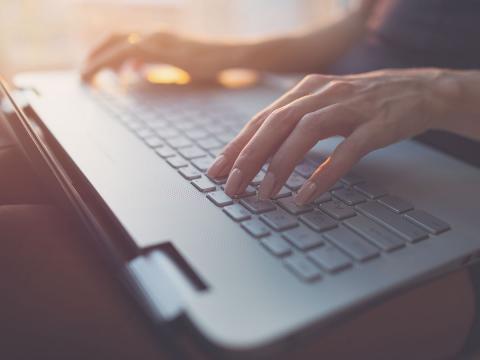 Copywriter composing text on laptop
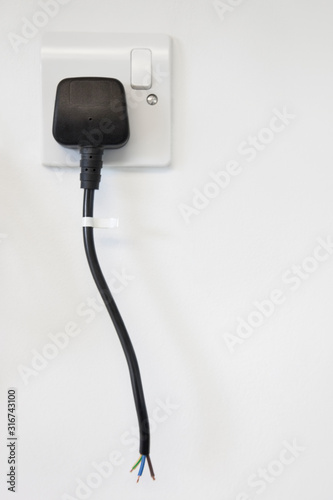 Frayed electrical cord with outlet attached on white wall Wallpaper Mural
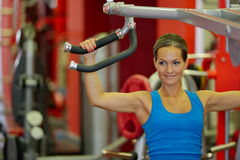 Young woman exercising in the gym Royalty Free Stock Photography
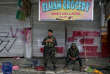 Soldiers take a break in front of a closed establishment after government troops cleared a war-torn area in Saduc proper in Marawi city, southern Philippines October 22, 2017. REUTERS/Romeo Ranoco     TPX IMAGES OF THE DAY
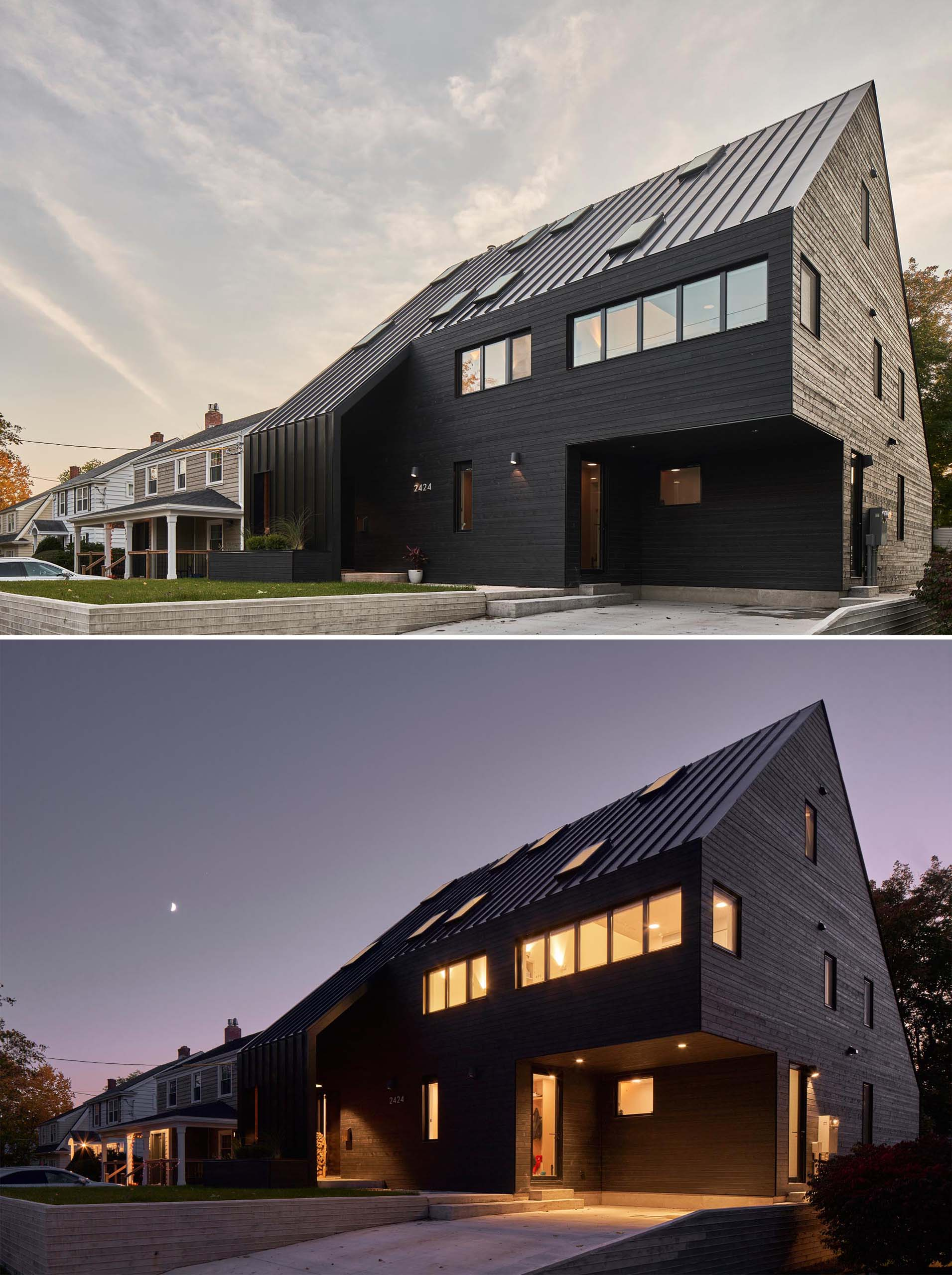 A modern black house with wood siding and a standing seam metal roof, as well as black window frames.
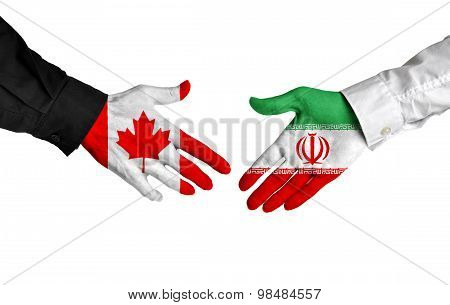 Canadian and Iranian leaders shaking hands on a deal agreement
...
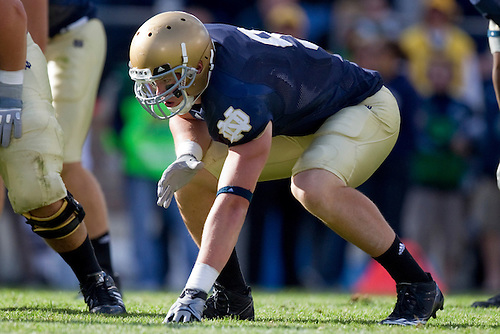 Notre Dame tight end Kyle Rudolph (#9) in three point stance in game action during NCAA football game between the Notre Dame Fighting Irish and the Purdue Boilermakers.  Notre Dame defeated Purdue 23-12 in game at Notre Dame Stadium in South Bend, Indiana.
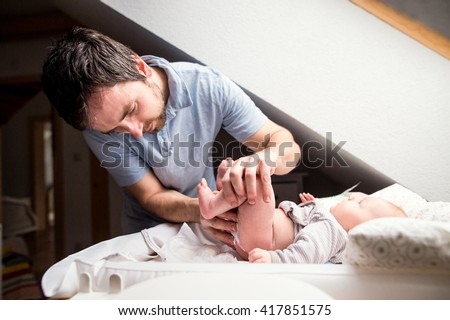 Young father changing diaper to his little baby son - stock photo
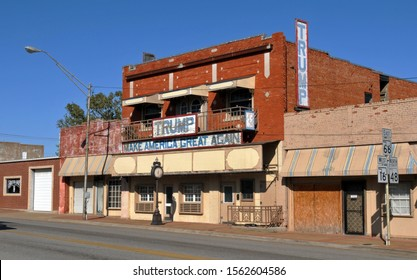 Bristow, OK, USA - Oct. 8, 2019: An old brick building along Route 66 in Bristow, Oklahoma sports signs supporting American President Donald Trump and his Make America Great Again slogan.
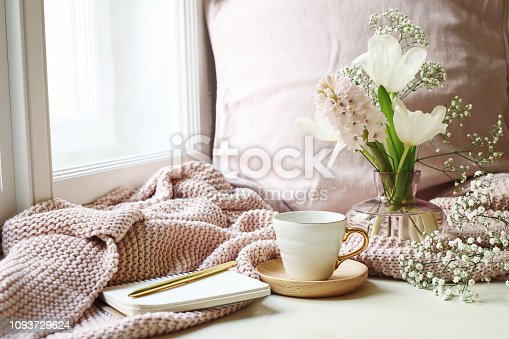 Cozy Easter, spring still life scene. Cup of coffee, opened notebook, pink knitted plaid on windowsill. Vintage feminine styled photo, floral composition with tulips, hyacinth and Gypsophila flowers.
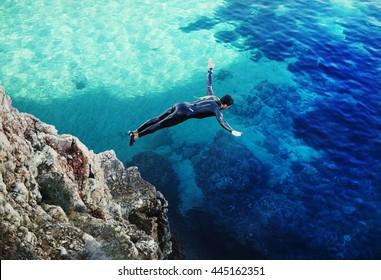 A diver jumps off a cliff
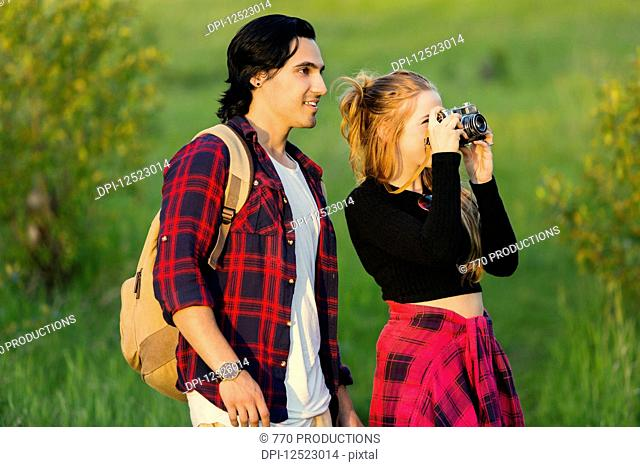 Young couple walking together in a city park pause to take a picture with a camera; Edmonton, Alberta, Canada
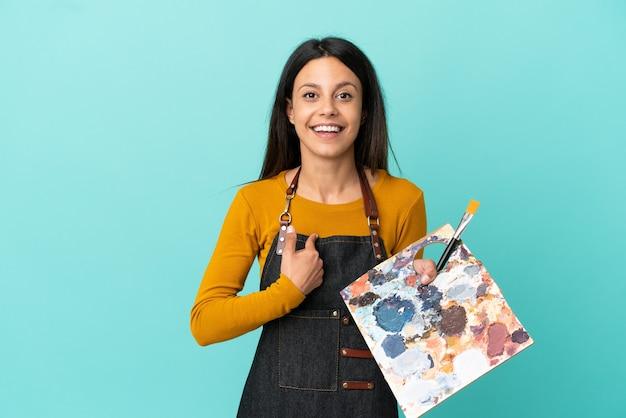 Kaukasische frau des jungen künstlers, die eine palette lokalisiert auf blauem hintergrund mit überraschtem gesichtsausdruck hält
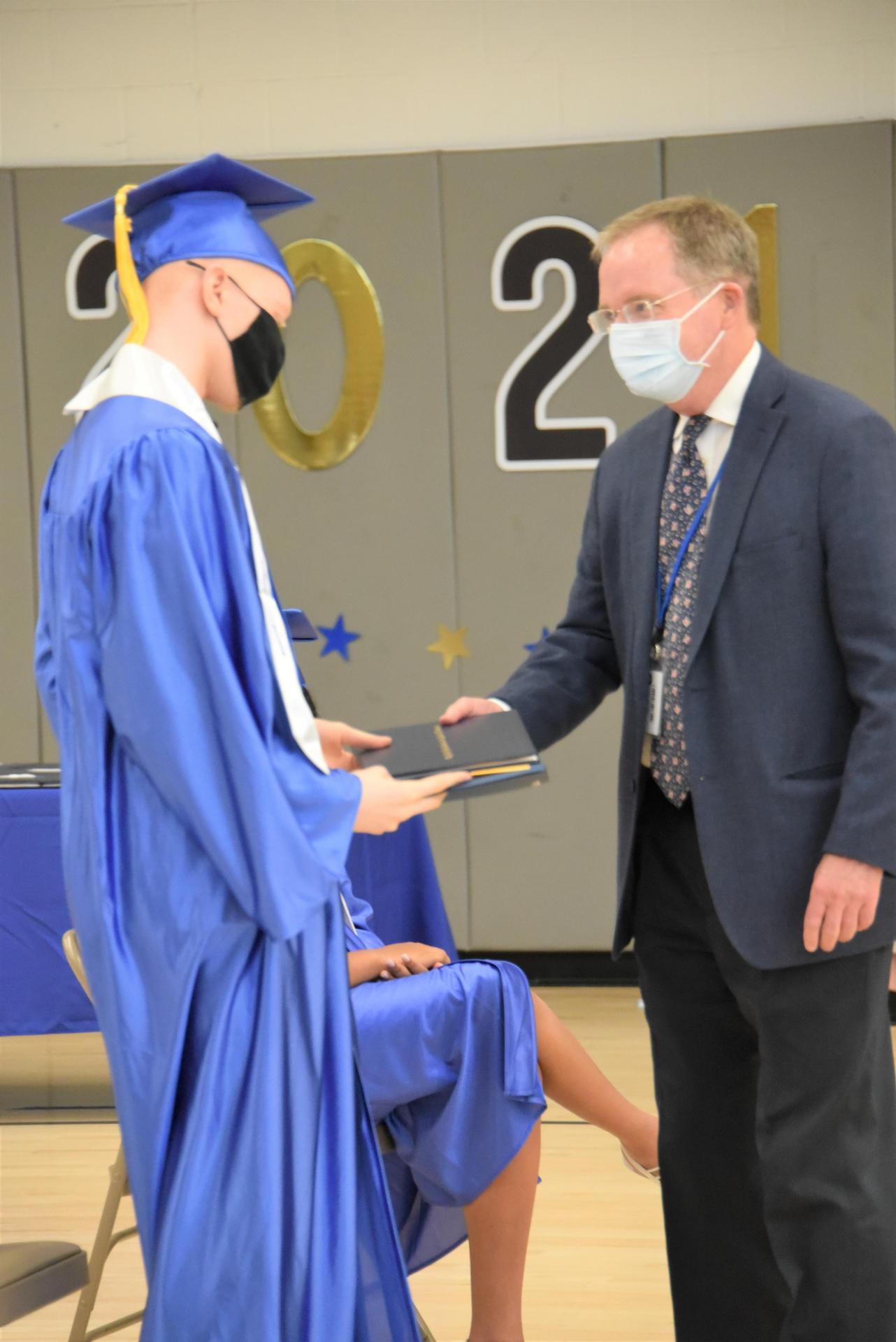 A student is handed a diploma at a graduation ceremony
---
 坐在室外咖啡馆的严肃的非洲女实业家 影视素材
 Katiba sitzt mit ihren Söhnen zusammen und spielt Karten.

**TASK OBJECTIVE:** Each line above starting at the one holding "Young woman exercising" and ending at the one holding "Canadian and Iranian" should be set down exactly as it stands, both ends included, with no pictures.

**RESPONSE AREA:**
 Young woman exercising in the gym Royalty Free Stock Photography
 Soldiers take a break in front of a closed establishment after government troops cleared a war-torn area in Saduc proper in Marawi city, southern Philippines October 22, 2017. REUTERS/Romeo Ranoco     TPX IMAGES OF THE DAY
 A modern black house with wood siding and a standing seam metal roof, as well as black window frames.
 Canadian and Iranian leaders shaking hands on a deal agreement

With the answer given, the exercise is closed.